──────── Page extract ────────

Right after “Annie,” McArdle was offered TV sitcom roles but, she says, “They weren’t the right ones. It wasn’t Norman Lear and ‘All in the Family.’ It was really bad sitcoms, shows you don’t even want to remember” (one you might remember was “Welcome Back, Kotter,” playing a kid sister). “The TV producers all thought, ‘We’re really failing--let’s bring in the talented hot new kid from Broadway.” Her heart was always on Broadway: “I started in TV but the minute I did theater, that was it. I’m way too A.D.D. to do television--hurry up and wait. What I like about theater is that it consumes you.”

McArdle still works regularly--starring in a national touring company of “Cabaret” in 2001 and, in 1999, playing Belle in “Beauty and the Beast” on Broadway for 2½ years, longer than any other actress in the show. Her first grownup show after “Annie” was “Jerry’s Girls,” a 1984 revue of Jerry Herman songs with Carol Channing and Leslie Uggams, whom she outshone, but when it reached Broadway, raves or no raves, McArdle was replaced by Chita Rivera; the recast revue didn’t last long on Broadway.

“I was devastated. I would love to know what happened as much as you would. I never had an unkind word with Jerry Herman. I was as good then as I am now,” she said.

“Jerry’s Girls” was a pivotal show for her, professionally and personally--her first public appearance as a woman. “I was on the verge of that child/woman phase, making that transition. It was a very delicate time. If you saw me in person I looked more like Annie, but if you saw me in these gowns on stage I looked more like this vixen--which was a very trippy thing for someone who was a late-bloomer like I was.”

She explains, “I was flat-chested until I was 17 or 18, and then it happened in like three months. I looked like a nine-year-old boy and then suddenly I looked like a 25-year-old woman, and when you’re doing all that in front of people, that’s hard. When you’re a success as a child and then suddenly you’re a woman, you have to figure out who you are. Suddenly you’re Miss Musical, this person who’s never at home in her body. I didn’t even take dance lessons and all of a sudden I’m supposed to be Little Miss Show Boat.”

As a mid-teenager, McArdle appeared for two years on the soap opera “Search for Tomorrow,” was featured in Liberace’s Las Vegas show, toured with Bob Hope, opened for Jackie Mason, Shecky Greene David Brenner and “all the cheesy guys,” and much later even did her turn in “The Vagina Monologues” with Karen Black.

Of her patchwork post-”Annie” career, McArdle says, “There are so many interesting things that didn’t happen”--like being passed over for the lead in the highly touted tarted-up Sam Mendes 1998 revival of “Cabaret.” Unaccountably, the Sally Bowles role went to film star Jennifer Jason Leigh, an inexperienced stage actress and uninspired singer with neither presence nor projection. Typically, McArdle was overlooked to replace her and was chosen instead to play the role on tour.

Another interesting thing that didn’t happen: Sir Lew Grade, the British mogul, came backstage at “Annie” and wanted to sign McArdle to a major record deal, but her parents said no. “It was all just a lot for them to handle. There were loads of scary things about it. This was a world they didn’t know. To me, it all just went with the business and I loved the creative side of the business so I put up with it,” even if she wasn’t comfortable with it herself. “How would a kid ever feel comfortable? At that age you don’t even feel comfortable sitting in a room with your parents.”

──────── Material shown ────────

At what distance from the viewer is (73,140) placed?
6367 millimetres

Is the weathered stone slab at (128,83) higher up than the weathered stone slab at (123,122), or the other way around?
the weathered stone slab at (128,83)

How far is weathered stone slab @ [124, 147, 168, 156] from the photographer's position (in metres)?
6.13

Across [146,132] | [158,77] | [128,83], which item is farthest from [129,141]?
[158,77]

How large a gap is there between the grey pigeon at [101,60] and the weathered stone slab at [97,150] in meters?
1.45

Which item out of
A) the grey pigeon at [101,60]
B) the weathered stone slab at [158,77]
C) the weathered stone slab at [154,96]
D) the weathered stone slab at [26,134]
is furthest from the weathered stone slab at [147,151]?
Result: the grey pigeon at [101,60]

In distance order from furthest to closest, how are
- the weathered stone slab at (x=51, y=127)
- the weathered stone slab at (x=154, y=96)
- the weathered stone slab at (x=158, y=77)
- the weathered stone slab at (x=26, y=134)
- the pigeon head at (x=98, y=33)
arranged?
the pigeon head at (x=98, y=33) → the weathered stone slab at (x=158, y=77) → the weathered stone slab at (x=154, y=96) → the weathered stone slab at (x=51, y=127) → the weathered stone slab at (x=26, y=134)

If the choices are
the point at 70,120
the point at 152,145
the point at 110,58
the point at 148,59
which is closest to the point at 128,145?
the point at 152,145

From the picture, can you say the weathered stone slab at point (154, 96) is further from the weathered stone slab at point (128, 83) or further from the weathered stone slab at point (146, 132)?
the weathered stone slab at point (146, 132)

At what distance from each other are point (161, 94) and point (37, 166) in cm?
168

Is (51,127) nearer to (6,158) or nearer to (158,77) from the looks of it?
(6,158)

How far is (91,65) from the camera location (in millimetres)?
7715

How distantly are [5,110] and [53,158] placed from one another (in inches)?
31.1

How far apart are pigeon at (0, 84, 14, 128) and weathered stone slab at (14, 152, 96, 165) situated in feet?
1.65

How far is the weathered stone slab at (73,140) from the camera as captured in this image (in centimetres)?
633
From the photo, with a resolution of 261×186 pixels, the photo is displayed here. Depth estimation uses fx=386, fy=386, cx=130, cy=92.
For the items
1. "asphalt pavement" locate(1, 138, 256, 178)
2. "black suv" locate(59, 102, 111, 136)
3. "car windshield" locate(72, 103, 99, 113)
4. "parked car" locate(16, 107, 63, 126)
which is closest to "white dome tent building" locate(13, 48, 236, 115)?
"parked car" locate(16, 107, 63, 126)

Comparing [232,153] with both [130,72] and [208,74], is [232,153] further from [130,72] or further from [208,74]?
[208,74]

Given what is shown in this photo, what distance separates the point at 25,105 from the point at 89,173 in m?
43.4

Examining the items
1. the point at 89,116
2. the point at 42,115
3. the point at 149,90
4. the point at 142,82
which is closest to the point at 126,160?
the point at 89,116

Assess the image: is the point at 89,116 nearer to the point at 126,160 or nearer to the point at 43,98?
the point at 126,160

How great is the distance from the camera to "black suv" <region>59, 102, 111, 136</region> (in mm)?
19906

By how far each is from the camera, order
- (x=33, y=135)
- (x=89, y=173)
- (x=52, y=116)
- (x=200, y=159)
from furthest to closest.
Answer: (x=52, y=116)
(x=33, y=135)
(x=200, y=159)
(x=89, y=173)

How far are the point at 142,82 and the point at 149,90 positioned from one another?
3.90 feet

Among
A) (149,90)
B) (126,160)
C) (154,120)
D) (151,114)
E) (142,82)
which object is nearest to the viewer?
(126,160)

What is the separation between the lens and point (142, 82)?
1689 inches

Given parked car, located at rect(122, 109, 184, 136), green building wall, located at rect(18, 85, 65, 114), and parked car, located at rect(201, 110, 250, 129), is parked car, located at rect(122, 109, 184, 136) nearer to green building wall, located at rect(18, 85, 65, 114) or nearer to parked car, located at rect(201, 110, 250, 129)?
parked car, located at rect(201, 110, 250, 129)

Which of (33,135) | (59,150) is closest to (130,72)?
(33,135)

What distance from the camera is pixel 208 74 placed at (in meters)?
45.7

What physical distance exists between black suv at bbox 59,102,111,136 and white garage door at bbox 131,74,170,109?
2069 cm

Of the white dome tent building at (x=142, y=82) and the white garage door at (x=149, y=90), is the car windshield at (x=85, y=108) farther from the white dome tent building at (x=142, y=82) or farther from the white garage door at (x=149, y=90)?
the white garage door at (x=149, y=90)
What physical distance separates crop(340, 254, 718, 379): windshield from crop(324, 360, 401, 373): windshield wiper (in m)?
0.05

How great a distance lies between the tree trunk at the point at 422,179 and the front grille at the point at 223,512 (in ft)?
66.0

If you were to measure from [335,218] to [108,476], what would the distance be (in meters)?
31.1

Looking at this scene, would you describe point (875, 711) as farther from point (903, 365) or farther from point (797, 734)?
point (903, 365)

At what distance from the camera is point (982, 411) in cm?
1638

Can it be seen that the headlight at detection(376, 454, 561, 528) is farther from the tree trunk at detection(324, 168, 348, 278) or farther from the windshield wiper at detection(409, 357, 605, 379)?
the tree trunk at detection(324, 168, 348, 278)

────────

[Set task 1]
Could you retype the McArdle interview excerpt word for word, starting at the words "McArdle still works" and stopping after "long on Broadway."?
[Set task 2]
How would you sum up the McArdle interview excerpt in two sentences?
[Set task 3]
What comes next in the McArdle interview excerpt after its final sentence?

[Final result 1]
McArdle still works regularly--starring in a national touring company of “Cabaret” in 2001 and, in 1999, playing Belle in “Beauty and the Beast” on Broadway for 2½ years, longer than any other actress in the show. Her first grownup show after “Annie” was “Jerry’s Girls,” a 1984 revue of Jerry Herman songs with Carol Channing and Leslie Uggams, whom she outshone, but when it reached Broadway, raves or no raves, McArdle was replaced by Chita Rivera; the recast revue didn’t last long on Broadway.

[Final result 2]
After "Annie," McArdle was offered sitcom roles she considered bad and chose theater instead, later playing Belle in "Beauty and the Beast" on Broadway and touring in "Cabaret." She was still replaced in "Jerry's Girls" when it reached Broadway and passed over for the 1998 "Cabaret" revival, and her parents turned down a record deal that Sir Lew Grade offered her.

[Final result 3]
She says that visiting her agent’s office with her parents “was like a school conference.” Somehow she grew up a normal kid despite some bizarre scenes, like meetings with her agent Sam Cohn. “I’d go into his office and he was so coked out he would actually chew paper and spit it out.” Cohn couldn’t find another star vehicle for her, because she was stuck in the classic awkward age for child actors--the mid-teens. “I wasn’t old enough yet. I didn’t look desirable. You couldn’t put me anyplace. They didn’t have the Disney Channel yet and there was no `Tween Generation so my timing was totally off.” She surmises, “If ‘Annie’ had never happened, I’d be Audra McDonald.”

Thirty-three years after “Annie,” McArdle is still awaiting a Broadway show that will restore her as a star to reckon with equal to Peters, LuPone, and McDonald. (Ironically, McDonald once tried out for “Annie” as a kid in Palo Alto, California, but her sister got the role; she was devastated.)

Three decades later, people still remember Andrea McArdle’s name and she draws curious audiences when she appears in clubs like Joe’s Pub, Freddy’s, Feinstein’s at the Lowe’s Regency, and the Metropolitan Room, where she played last August to welcome-back reviews from critics like The New York Times’s Stephen Holden, who wrote (below a headline reading, “Bet Your Bottom Dollar, She Survived ‘Tomorrow’”):

“She comes across as a brassy, garrulous trouper marinated in sawdust and greasepaint…Ms. McArdle has been very busy since ‘Annie’ but her career-defining role still looms over everything else in her history. Three decades after ‘Annie,’ her defining quality is still a childlike cry embedded in a voice that carries to the rafters…”

There’s nothing remotely childlike about her snappy wisecracks, sexy presence and showbiz history threaded through her act. Elaine Stritch, the definitive Broadway baby, told McArdle she had earned enough stage stripes to sing ‘I’m Still Here.’”

Two days after she left “Annie” in London at 14, McArdle began shooting “Rainbow,” a TV movie about the young Judy Garland that takes Garland up to “The Wizard of Oz.” She was compelling and believable as teenage Judy, despite a disruptive dysfunctional relationship with “Rainbow” director Jackie Cooper. The former child film star, still wounded by a troubled boyhood 50 years earlier, seemed to resent that Andrea was a happy kid with none of the scars of early stardom he still nursed.

Shooting “Rainbow,” she says, “was the biggest nightmare. [Cooper] was the most vile man. He thought I was going to be just like he’d been. His parents had been, like, in the South of France while this kid was working 19 hours a day at home with a nanny. They all went through that--Garland, Temple, all of them.”

Something of a child star expert, McArdle recently read Julie Andrews’ memoir (“It made Judy Garland’s childhood look like a picnic”). She goes on: “When I first met him [Cooper], he said something I’ll never forget - one of those boink-you-on-the-head moments. He said, ‘Ah, man, great to see you up there’ [in “Annie”]. ‘I knew what you were goin’ for and you almost got there!’ Even as a kid, I thought, Wow, this is really weird! The more he started realizing I was a pretty normal kid, the more he turned on me. He thought we were kindred spirits and he was hoping I had more angst and a screwed-up childhood,” to match his.

 

 JACKIE COOPER

Shown at left
as the child
star of the
early 1930s.

At right, as the
director who
gave Andrea
McArdle hell
when she was
playing Judy
Garland in the
TV movie
"Rainbow."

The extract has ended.